→ **DESCRIPTION OF THE TASK**
Please write out, word for word, the stretch of the article below on Kevin McAleenan's exit from Homeland Security from "And he had clearly" through "Nielsen was banished.".
* Begin EXCERPTED PASSAGE *
Say goodbye to Acting Department of Homeland Security secretary Kevin McAleenan who, like other Trump officials before him, suddenly feels the need to “spend more time with his family”.
McAleenan – who replaced Kirstjen Nielsen after she was finally fired in April – has been subjected to his fair share of ridicule for participating in the administration’s cruel border crackdown.
Just this week, for example, Kevin was compelled to leave the stage at Georgetown University’s law school, where protesters held up signs reading “hate is not normal” and chanted pro-immigrant slogans.
That’s how things have been going for McAleenan lately.
And he had clearly had enough anyway. In a recent Washington Post interview that enraged Trump loyalists and immigration hardliners, McAleenan lamented the extent to which he has been unable to shape the narrative or otherwise override fanatics who were installed in Stephen Miller’s purge after Nielsen was banished.
“What I don’t have control over is the tone, the message, the public face and approach of the department in an increasingly polarized time”, McAleenan told the Post. “That’s uncomfortable, as the accountable, senior figure”.
That was on October 1, and it effectively marked the end for McAleenan. Trump made it official on Friday night.
“Kevin McAleenan has done an outstanding job as Acting Secretary of Homeland Security. We have worked well together with Border Crossings being way down”, Trump said, in the by-now- familiar setup to announcing a high-profile departure. “Kevin, after many years in Government, wants to spend more time with his family and go to the private sector”.
The president says he’ll name a new acting DHS head soon, but it’s not clear who it would be. “Under the Vacancies Act, which stipulates that the position must go to certain ranked officials in the department, none of [Trump’s] hardliners can immediately succeed McAleenan”, The New York Times writes. “[Ken] Cuccinelli would face strong opposition from the Senate majority leader, Mitch McConnell, for his political efforts to back insurgent Senate candidates, including one challenging McConnell”. Oops.
* End EXCERPTED PASSAGE *
* Begin SOURCE DATA *
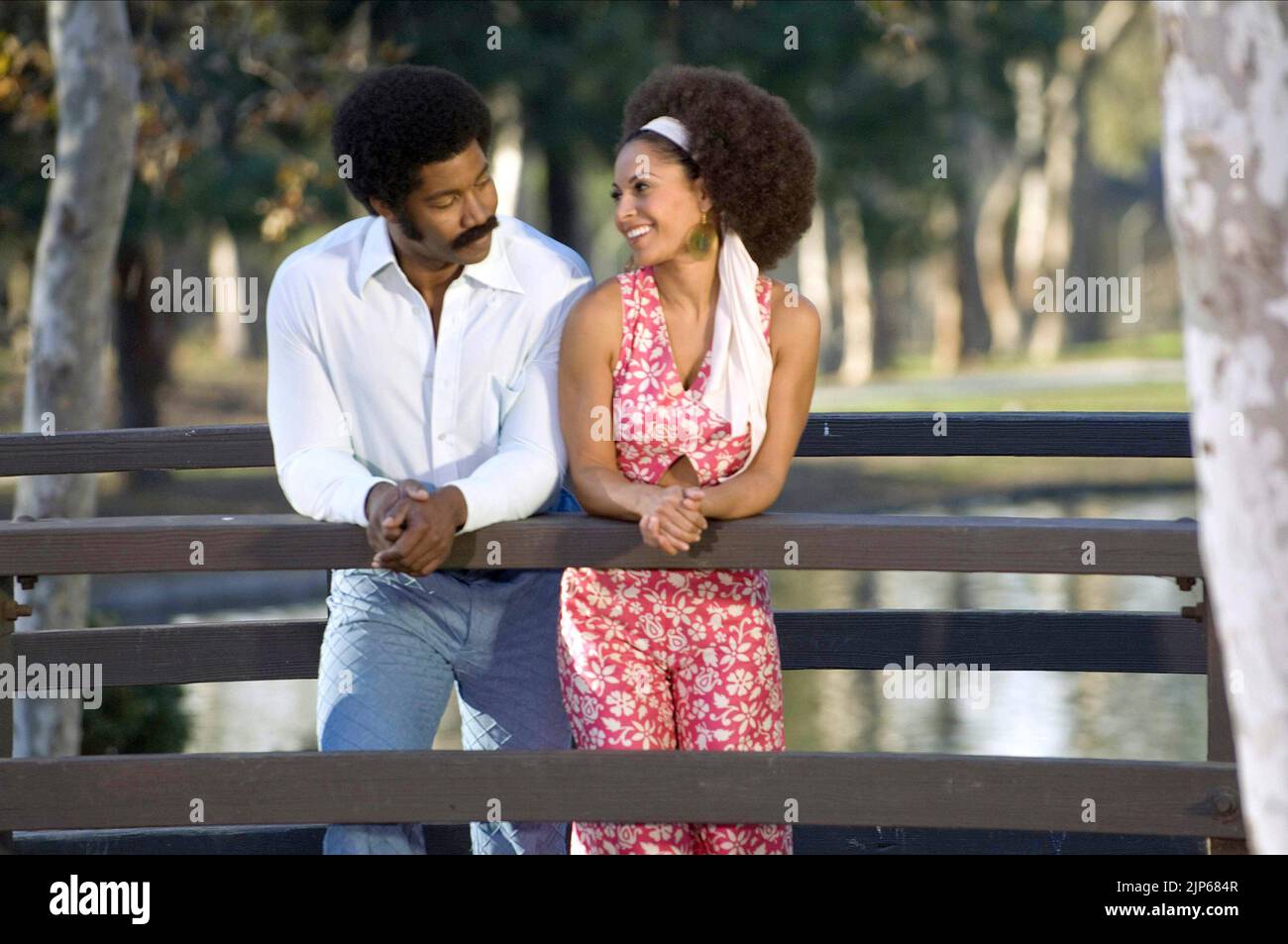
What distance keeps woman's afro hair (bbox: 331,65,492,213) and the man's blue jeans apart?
30.0 inches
* End SOURCE DATA *
→ **RESULT FOR THIS TASK**
And he had clearly had enough anyway. In a recent Washington Post interview that enraged Trump loyalists and immigration hardliners, McAleenan lamented the extent to which he has been unable to shape the narrative or otherwise override fanatics who were installed in Stephen Miller’s purge after Nielsen was banished.